Граф Линмут ласково улыбнулся своей новой невестке.

— Интересно, — сказал он, — знает ли мой братец, какое сокровище он нашел в тебе. Вал.

— Конечно, знаю! — огрызнулся Патрик.

— Ха! — хмыкнул Робин Саутвуд. — То, что тебе известно прямо сейчас, маленький братец, это только то, что она красива, обладает великолепным телом, и ее поцелуи слаще вина. Но многие годы, предстоящие вам, откроют тебе массу других достоинств Валентины. И даже если ты доживешь до глубокой старости, Патрик, ты никогда не узнаешь всего, что тебе надо узнать о ней, потому что ни один мужчина никогда не знает все, что следует знать о женщине.

— Ну, Робин, любовь моя, как ты проницателен, — сказала его жена Эйнджел.

— Это не моя мысль, Эйнджел, а наблюдение мужа нашей матери Адама, который очень мудр, — ответил граф.

— И который прожил с нашей матерью больше тридцати лет, что само по себе является исключительным достижением, — засмеялся Патрик. — Все ее пять предыдущих мужей, вместе взятых, не прожили с ней столько.

— Интересно, считала бы твоя мать это замечание забавным, — задумчиво сказала Валентина.

— Я никогда не знал, чтобы мать оглядывалась назад, не считая одного случая за всю жизнь, — сказал Патрик, — и, хотя я знаю, что она жалела об этом, я также уверен, что, даже зная исход, она бы снова пошла по тому же пути. Да, я думаю, мать нашла бы мое замечание забавным. Вал, потому что выше всего в жизни она ценит юмор.

На следующий день они приготовились ехать в Уайтхолл, всячески стараясь выглядеть достойно, чтобы выказать королеве свое уважение. Мужчины оделись в костюмы черного бархата, сшитые по последней моде. Их панталоны доходили до колен, и ширинка на пуговицах заменила старомодный гульфик. Несколько пар шелковых чулок защищали их ноги от холода.

Камзол Робина был сшит из серебряной с голубым парчи, а его длинная куртка была отделана мехом. Камзол Патрика был расшит золотыми с черным узорами, а рукава куртки были с разрезами, через которые была видна шитая золотом отделка.

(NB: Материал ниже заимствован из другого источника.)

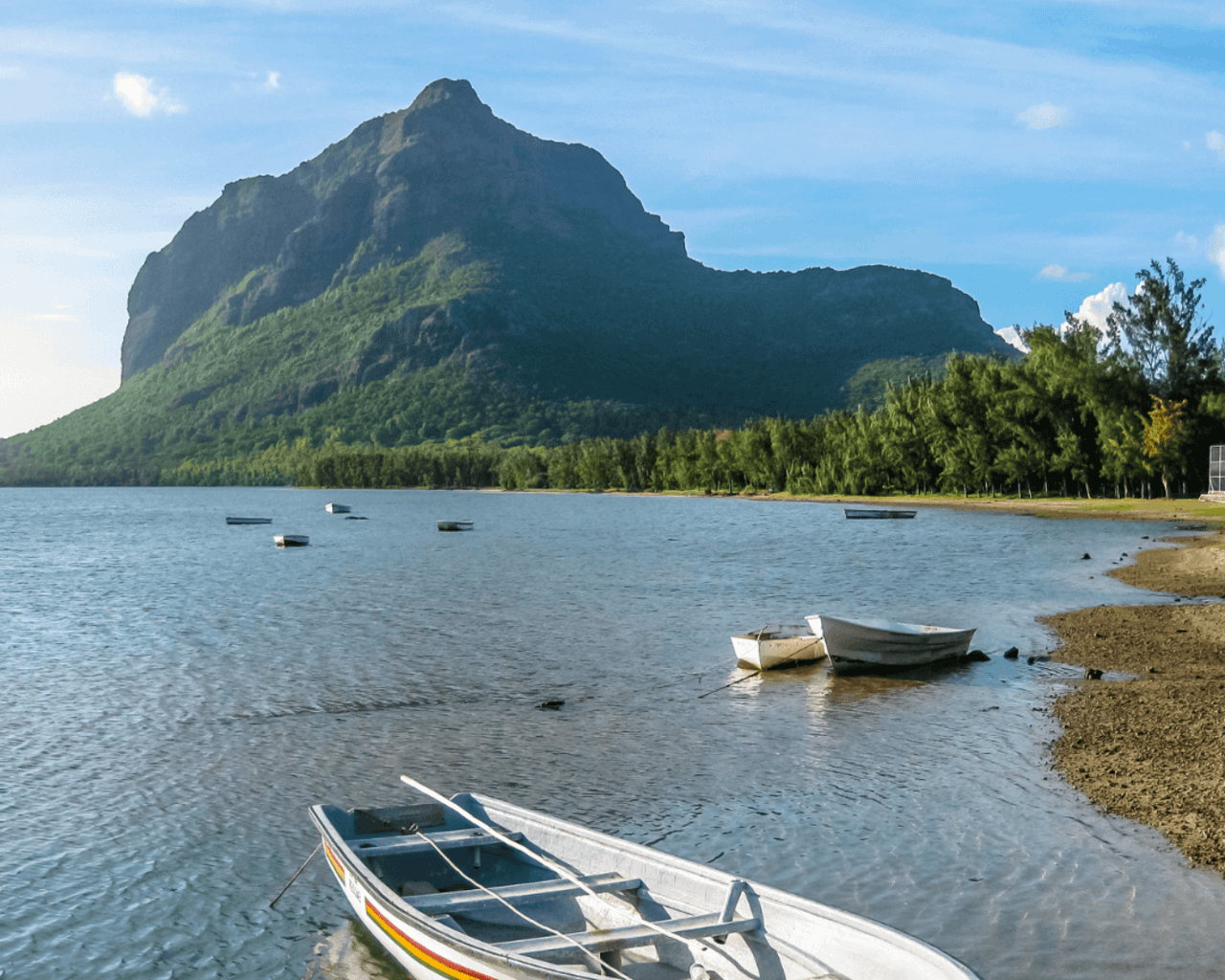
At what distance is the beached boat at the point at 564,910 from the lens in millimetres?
8266

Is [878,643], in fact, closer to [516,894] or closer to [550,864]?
[550,864]

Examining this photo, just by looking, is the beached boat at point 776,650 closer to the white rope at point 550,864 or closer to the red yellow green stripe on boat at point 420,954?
the white rope at point 550,864

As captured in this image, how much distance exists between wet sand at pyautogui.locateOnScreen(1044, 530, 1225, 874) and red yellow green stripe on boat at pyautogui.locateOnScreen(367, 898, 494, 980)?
9.94m

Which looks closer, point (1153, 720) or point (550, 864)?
point (550, 864)

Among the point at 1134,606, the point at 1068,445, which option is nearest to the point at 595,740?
the point at 1134,606

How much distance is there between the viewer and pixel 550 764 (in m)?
19.3

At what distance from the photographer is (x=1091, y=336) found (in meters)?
120

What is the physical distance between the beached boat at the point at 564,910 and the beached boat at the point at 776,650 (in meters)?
16.6

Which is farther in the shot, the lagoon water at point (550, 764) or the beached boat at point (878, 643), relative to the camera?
the beached boat at point (878, 643)

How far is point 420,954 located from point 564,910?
180 cm

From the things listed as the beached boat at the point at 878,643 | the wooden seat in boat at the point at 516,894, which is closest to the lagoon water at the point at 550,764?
the beached boat at the point at 878,643

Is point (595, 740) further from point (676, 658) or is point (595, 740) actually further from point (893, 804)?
point (676, 658)

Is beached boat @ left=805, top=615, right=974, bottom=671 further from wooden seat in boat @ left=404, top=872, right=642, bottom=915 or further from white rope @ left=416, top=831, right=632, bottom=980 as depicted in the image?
wooden seat in boat @ left=404, top=872, right=642, bottom=915

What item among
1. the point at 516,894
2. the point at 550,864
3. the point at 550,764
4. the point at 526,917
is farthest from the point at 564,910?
the point at 550,764
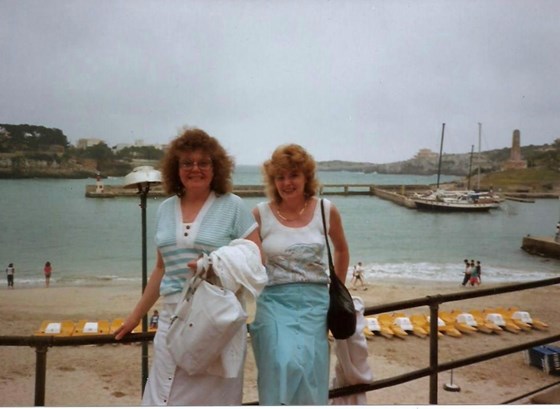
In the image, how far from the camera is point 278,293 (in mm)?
1687

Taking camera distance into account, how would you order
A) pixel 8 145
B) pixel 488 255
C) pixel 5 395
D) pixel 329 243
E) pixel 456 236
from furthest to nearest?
pixel 456 236
pixel 488 255
pixel 5 395
pixel 8 145
pixel 329 243

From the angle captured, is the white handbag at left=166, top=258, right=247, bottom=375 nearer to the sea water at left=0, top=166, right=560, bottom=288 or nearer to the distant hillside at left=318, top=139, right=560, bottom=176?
the distant hillside at left=318, top=139, right=560, bottom=176

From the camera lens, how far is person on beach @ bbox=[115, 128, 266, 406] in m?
1.57

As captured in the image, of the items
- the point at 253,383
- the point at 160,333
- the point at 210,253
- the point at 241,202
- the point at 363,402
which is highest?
the point at 241,202

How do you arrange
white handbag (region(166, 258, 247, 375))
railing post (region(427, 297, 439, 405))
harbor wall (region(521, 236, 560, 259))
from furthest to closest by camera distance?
1. harbor wall (region(521, 236, 560, 259))
2. railing post (region(427, 297, 439, 405))
3. white handbag (region(166, 258, 247, 375))

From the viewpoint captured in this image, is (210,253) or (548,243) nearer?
(210,253)

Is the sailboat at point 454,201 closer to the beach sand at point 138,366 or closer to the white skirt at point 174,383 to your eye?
the beach sand at point 138,366

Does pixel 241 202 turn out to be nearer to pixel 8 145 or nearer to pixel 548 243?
pixel 8 145

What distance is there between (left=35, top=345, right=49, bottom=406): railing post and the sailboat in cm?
1670

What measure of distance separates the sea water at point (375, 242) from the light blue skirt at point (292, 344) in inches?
564

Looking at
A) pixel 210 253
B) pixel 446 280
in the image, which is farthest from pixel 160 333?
pixel 446 280

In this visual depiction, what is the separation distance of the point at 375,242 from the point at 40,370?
29318 mm

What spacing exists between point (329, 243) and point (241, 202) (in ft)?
1.17

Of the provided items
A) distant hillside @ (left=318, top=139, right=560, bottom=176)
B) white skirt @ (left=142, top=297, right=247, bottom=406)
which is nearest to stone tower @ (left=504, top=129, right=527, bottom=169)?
distant hillside @ (left=318, top=139, right=560, bottom=176)
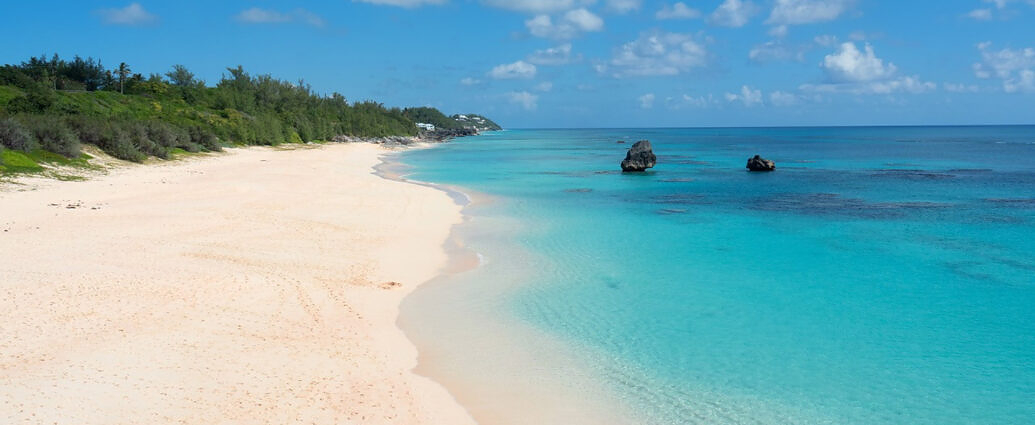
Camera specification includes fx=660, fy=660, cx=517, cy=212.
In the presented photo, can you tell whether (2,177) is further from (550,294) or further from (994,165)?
(994,165)

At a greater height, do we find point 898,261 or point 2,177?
point 2,177

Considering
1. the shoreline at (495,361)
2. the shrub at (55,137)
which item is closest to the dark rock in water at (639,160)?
the shrub at (55,137)

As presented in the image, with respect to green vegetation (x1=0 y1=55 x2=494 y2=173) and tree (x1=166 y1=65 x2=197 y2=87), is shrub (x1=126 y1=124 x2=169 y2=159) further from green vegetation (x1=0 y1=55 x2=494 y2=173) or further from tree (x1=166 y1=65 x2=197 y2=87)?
tree (x1=166 y1=65 x2=197 y2=87)

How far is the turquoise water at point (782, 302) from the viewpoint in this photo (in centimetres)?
939

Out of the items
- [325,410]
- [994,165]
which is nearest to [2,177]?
[325,410]

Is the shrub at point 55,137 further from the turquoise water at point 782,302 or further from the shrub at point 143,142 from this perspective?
the turquoise water at point 782,302

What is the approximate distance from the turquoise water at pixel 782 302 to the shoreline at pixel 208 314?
2211 mm

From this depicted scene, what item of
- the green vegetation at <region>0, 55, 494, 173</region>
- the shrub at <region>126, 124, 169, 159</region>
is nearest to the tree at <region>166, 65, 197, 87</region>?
the green vegetation at <region>0, 55, 494, 173</region>

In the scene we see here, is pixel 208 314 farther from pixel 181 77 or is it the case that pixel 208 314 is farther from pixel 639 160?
pixel 181 77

Их чулки поддерживались подвязками, и на ногах у них были башмаки из темной кожи на толстой подошве и без каблуков.

Темные одежды джентльменов позволили дамам сверкать наподобие райских птиц. На молодой графине было бархатное платье того же яркого оттенка, что и ее бирюзовые глаза. Лиф платья был обшит жемчугами и розовыми бриллиантами. Украшения Эйнджел были великолепными, и на каждом пальце у нее было по кольцу с драгоценным камнем. Если кто при дворе и помнил Эйнджел бедной сиротой и подопечной королевы, сейчас никто этого бы не сказал.

На сияющей леди Бурк было платье из темно-красного бархата, потому что Патрик больше всего любил, когда она носила красное. Красный цвет делал ее кожу еще больше похожей на лепестки белых роз. Красный лиф и нижняя юбка были отделаны бусинами черного янтаря и вышивкой из черного шелка. На шее у Валентины было ожерелье из рубинов и бриллиантов и такие же камни были у нее в ушах. Это был свадебный подарок любящего мужа.

Хотя было очень холодно, им удалось переправиться через Темзу, направляясь в Уайтхолл, потому что промозглый ветер последние несколько дней утих. Укутавшись в свои толстые бархатные с мехом плащи, накинув меховые полости и держа ноги на горячих кирпичах, они сочли поездку из Гринвуда терпимой.

Валентина заранее послала сообщение леди Скруп об их приезде, и, когда они поднимались по лестнице с пристани, их встретила госпожа Гонория де Бун, чтобы проводить к королеве.

— Как вы поживаете, Гонория? — спросила Валентина.

— Хорошо, леди Бэрроуз, благодарю вас, — ответила девушка, делая реверанс, но вид у нее был встревоженный и измученный.

— Сейчас я леди Бурк, Гонория, — сказала Валентина, улыбаясь своему мужу.

— Тогда могу ли я пожелать вам счастья, лорд и леди Бурк? — сказала девушка и выпалила:

— Пейтон приехал с вами?

— Нет, — ответила Валентина, всматриваясь в ее встревоженное лицо, — но почему вы спрашиваете, Гонория?

Гонория де Бун выглядела несчастной. Понизив голос, она сказала:

— Помогите мне, прошу вас, леди Бурк! Королева умирает! Я не верю словам ее врачей, что она проживет еще несколько лет, она умирает! Мои родители написали мне, что, поскольку я не смогла найти себе мужа при дворе, они собираются выдать меня замуж за старого богатого торговца. У него нет наследников, и он хочет жениться на мне. Леди Бурк, я люблю Пейтона, и он говорит, что любит меня! Что мне делать? — Слезы закапали у нее из глаз.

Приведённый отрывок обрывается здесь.